Pedido: Redigite sem nenhuma alteração o trecho da entrevista sobre o leilão do Tecon 10 que abre com as palavras que contêm "Acha possível realizar" e fecha com "para o futuro.".

Texto de origem:
#####

Acha possível realizar o leilão do Tecon 10 ainda neste ano?
 
Mesmo com tudo isso, impugnações, TCU, judicialização, eu acredito que aconteça esse ano ainda, lá por novembro. É extremamente importante para o porto, porque, realmente, a gente tem um gargalo. O gargalo não é da forma como o mercado vende. Mas isso é do mercado, é absolutamente natural e até bom, porque também força o poder público a agir e a planejar um pouco melhor para o futuro. 
 
Ainda no ponto da questão concorrencial, você comentou que, quanto mais concorrência maior possibilidade de outorga. Os estudos da ANTAQ chegaram a sugerir que o leilão permitisse a entrada de quem opera em Santos já de largada, desinvestindo se vencer. Como vê essa alternativa?
 
Vivemos um momento jurídico no país em que eu lhe entrego uma decisão, aliás, várias decisões para o mesmo fato. Tudo depende da interpretação. A pergunta que se coloca, principalmente, é: se a gente autorizar os armadores que atuam no Porto de Santos a participarem do leilão, nós estaremos afrontando os princípios que protegem a chamada concentração de mercado ou não? A análise fria que eu estou fazendo, pensando no porto, é: quanto mais, melhor. Se eu tiver dez pessoas na mesa fazendo leilão, o pessoal se entusiasma, vai levantando as plaquinhas e a outorga para o porto é excelente. Eu defendo isso para o porto. Agora, pensando no Brasil, pensando na indústria nacional, pensando na possibilidade de incentivarmos novos players do mercado, que é a tese que evita a concentração de mercado, eu confesso que eu tenho dúvidas.
 
Por quê?
 
Eu precisaria de números para entender. Por exemplo, eu não tenho isso muito depurado, porque eu precisaria levar em consideração as outras operações, por exemplo, da Maersk no Brasil, as outras operações da própria MSC no Brasil, dos outros concorrentes. Quais são? Só vamos ter certeza quando da apresentação da proposta, mas eu ouço dizer, por exemplo, que tem chineses interessados, que tem brasileiros interessados, que tem dinamarqueses, suíços, italianos e tal. Até agora é tudo prospecção. Aí, agora, falando mais como advogado e não como dirigente de porto, a tendência do aspecto regulatório, hoje, é a liberação e a participação de todos no mercado, ainda que num segundo momento, que foi a solução da ANTAQ. Agora, eu pergunto: a gente não poderia já autorizar desde o início e impor a condição de a empresa vencedora abrir mão, por exemplo, caso venha a vencer? Porque isso estimula, inclusive, a participação. Eu acho que seria algo razoável já desde o início, e não na segunda fase. Porque se eu sou a empresa e estou com restrição, vou tentar manobrar, e é lícito que se faça isso, para que o primeiro [leilão] dê deserto para forçar a segunda. Pelo princípio da isonomia, já que tem esse entendimento, por que já não libera na primeira fase também e deixa o mercado concorrer? Eu acho que essa é uma tendência. Vamos ver o que o Tribunal de Contas vai dizer, os outros órgãos, o que o próprio Judiciário vai dizer sobre o assunto.

#####

Seção de dados:
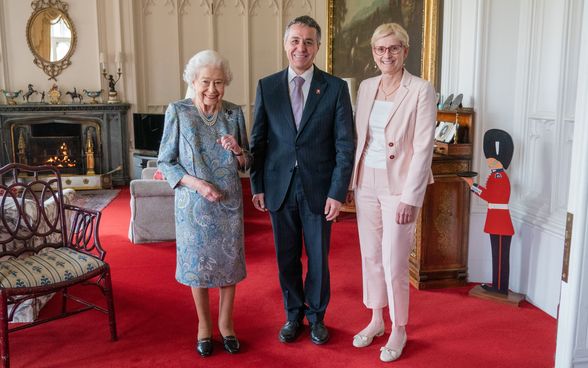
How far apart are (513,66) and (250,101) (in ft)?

#####

Resolução:
Acha possível realizar o leilão do Tecon 10 ainda neste ano?
 
Mesmo com tudo isso, impugnações, TCU, judicialização, eu acredito que aconteça esse ano ainda, lá por novembro. É extremamente importante para o porto, porque, realmente, a gente tem um gargalo. O gargalo não é da forma como o mercado vende. Mas isso é do mercado, é absolutamente natural e até bom, porque também força o poder público a agir e a planejar um pouco melhor para o futuro.